» TASK STATEMENT
Exactly and only the lines from the one containing "Of the entries" through the close of the entries below are to be set down.

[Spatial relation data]
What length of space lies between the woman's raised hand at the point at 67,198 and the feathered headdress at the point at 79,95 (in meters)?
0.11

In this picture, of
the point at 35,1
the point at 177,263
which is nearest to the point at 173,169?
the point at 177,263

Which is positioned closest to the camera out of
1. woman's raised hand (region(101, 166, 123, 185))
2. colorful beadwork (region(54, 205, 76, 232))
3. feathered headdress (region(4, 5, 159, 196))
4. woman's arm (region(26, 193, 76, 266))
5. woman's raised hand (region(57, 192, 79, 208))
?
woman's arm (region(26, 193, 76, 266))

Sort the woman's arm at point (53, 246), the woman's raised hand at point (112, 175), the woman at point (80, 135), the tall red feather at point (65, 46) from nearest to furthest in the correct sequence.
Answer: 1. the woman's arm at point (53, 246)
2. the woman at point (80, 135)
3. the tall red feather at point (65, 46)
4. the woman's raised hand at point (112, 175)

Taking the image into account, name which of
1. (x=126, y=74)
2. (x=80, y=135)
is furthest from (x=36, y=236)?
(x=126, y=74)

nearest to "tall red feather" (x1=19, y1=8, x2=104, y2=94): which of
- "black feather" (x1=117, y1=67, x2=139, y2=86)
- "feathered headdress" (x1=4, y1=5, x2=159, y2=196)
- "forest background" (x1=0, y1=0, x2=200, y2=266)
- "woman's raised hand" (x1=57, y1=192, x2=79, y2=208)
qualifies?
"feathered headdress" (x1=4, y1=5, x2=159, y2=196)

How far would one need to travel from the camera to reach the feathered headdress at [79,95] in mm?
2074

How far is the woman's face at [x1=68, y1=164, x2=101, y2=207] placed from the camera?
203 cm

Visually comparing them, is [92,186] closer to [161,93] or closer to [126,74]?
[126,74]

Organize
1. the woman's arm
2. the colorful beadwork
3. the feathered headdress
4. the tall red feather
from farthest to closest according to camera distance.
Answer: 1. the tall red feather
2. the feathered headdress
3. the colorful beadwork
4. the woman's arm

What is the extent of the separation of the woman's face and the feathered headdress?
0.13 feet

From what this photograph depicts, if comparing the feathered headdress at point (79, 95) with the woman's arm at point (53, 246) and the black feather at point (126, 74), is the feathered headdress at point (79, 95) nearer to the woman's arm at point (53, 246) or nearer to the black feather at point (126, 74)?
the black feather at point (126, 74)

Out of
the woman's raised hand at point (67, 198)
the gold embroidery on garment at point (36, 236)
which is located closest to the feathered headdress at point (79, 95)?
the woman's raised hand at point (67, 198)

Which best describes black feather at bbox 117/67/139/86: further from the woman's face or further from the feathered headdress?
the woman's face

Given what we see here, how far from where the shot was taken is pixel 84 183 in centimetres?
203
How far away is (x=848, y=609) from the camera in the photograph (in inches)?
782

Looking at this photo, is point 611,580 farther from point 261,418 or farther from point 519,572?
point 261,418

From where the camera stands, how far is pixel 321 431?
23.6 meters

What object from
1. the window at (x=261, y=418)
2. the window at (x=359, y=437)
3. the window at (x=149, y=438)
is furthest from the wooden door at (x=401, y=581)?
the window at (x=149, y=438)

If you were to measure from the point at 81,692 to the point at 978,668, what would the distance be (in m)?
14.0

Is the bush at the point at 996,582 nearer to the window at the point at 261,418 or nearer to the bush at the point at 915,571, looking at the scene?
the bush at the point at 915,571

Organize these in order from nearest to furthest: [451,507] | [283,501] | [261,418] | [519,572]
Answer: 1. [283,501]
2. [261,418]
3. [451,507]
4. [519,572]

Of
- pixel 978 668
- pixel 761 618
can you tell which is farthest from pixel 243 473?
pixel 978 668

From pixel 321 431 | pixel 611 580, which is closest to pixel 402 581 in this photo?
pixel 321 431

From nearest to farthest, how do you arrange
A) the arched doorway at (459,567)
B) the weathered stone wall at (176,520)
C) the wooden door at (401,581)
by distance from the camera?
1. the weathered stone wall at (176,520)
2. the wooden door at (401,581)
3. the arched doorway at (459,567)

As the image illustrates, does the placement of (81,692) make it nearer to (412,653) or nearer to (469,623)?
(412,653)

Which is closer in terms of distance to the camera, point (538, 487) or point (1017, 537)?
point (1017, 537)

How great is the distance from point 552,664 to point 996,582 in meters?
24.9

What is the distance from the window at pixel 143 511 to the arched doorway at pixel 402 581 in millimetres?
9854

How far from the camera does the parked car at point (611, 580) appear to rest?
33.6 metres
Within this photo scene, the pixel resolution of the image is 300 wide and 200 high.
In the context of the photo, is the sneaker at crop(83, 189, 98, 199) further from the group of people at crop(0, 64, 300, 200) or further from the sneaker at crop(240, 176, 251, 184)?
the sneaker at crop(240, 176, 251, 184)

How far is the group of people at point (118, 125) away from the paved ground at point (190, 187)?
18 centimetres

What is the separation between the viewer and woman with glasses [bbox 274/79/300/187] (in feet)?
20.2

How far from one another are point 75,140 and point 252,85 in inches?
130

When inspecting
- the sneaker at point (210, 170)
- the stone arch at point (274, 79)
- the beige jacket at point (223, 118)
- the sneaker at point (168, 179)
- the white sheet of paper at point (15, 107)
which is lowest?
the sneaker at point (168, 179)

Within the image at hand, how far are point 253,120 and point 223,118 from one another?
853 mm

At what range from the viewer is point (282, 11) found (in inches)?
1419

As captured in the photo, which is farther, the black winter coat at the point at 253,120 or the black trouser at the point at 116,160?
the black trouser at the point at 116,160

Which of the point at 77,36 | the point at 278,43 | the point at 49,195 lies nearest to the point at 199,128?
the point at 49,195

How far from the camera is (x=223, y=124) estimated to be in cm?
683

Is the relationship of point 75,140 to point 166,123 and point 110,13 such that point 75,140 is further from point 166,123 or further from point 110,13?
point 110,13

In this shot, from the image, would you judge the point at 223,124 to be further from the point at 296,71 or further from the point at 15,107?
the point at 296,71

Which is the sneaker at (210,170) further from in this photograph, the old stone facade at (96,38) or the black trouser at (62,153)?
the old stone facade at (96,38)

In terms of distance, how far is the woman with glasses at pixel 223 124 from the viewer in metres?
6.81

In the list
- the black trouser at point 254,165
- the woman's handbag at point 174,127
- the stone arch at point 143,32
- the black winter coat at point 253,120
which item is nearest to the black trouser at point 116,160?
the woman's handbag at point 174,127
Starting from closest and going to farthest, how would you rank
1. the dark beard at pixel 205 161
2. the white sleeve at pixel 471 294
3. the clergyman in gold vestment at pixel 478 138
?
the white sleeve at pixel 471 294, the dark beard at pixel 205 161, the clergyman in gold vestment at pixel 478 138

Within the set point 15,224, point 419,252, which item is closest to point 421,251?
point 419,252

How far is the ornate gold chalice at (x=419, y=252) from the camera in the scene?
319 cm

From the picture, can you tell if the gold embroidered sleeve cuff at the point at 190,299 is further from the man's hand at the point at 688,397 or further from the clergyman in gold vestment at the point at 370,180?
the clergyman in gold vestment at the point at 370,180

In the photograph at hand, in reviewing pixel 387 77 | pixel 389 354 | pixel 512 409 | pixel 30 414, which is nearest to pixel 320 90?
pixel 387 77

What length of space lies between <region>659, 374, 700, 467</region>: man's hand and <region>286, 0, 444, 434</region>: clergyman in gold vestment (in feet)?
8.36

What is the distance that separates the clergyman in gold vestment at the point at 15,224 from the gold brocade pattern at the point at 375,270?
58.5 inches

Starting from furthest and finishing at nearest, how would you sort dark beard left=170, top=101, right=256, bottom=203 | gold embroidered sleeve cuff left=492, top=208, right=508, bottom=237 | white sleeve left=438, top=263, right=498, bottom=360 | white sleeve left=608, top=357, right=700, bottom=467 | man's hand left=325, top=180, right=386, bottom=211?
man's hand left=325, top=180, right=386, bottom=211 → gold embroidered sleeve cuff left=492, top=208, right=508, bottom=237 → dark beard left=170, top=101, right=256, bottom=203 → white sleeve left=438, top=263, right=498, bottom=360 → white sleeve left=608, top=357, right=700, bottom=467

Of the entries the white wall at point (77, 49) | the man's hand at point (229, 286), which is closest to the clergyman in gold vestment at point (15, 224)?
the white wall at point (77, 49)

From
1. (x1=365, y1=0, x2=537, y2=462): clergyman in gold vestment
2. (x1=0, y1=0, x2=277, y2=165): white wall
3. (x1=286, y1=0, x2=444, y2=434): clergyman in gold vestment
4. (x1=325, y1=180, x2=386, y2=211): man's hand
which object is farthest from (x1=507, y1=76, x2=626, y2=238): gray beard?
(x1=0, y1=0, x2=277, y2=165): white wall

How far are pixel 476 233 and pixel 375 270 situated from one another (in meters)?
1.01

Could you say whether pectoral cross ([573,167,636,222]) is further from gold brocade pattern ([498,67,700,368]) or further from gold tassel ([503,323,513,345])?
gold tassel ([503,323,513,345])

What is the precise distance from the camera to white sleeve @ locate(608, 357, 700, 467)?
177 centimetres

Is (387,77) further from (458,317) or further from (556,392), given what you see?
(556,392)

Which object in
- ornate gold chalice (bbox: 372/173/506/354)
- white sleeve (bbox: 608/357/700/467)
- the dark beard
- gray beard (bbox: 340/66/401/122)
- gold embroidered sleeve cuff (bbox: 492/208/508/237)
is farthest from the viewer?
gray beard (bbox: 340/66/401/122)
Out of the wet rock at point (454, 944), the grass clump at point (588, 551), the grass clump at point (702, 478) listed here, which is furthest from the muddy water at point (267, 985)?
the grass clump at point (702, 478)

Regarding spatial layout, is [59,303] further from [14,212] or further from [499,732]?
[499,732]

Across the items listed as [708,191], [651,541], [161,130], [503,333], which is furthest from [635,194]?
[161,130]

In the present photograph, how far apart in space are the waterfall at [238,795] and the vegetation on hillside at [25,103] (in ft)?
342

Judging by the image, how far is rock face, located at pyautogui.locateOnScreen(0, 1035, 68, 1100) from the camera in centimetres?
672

» CORRECT OUTPUT
Of the entries the white wall at point (77, 49) | the man's hand at point (229, 286), which is closest to the clergyman in gold vestment at point (15, 224)?
the white wall at point (77, 49)

From
1. (x1=365, y1=0, x2=537, y2=462): clergyman in gold vestment
2. (x1=0, y1=0, x2=277, y2=165): white wall
3. (x1=286, y1=0, x2=444, y2=434): clergyman in gold vestment
4. (x1=325, y1=180, x2=386, y2=211): man's hand
which object is farthest from (x1=507, y1=76, x2=626, y2=238): gray beard?
(x1=0, y1=0, x2=277, y2=165): white wall

How far are pixel 476 233 and pixel 375 270 situated from one another (in meters)?
1.01

Could you say whether pectoral cross ([573,167,636,222]) is further from gold brocade pattern ([498,67,700,368]) or further from gold tassel ([503,323,513,345])?
gold tassel ([503,323,513,345])

What is the precise distance from the camera to white sleeve @ locate(608, 357, 700, 467)?
177 centimetres

Is (387,77) further from (458,317) or further from (556,392), given what you see?
(556,392)

Which object in
- ornate gold chalice (bbox: 372/173/506/354)
- white sleeve (bbox: 608/357/700/467)
- the dark beard
- gray beard (bbox: 340/66/401/122)
- gold embroidered sleeve cuff (bbox: 492/208/508/237)
is farthest from the viewer?
gray beard (bbox: 340/66/401/122)
Out of the wet rock at point (454, 944), the grass clump at point (588, 551), the grass clump at point (702, 478) listed here, which is furthest from the muddy water at point (267, 985)?
the grass clump at point (702, 478)

Regarding spatial layout, is [59,303] further from [14,212] or further from [499,732]?
[499,732]

Across the items listed as [708,191], [651,541], [161,130], [503,333], which is furthest from [635,194]?
[161,130]

In the present photograph, how far apart in space are the waterfall at [238,795] and the vegetation on hillside at [25,103] (in ft)?
342

Judging by the image, how far is rock face, located at pyautogui.locateOnScreen(0, 1035, 68, 1100) from the camera in centimetres?
672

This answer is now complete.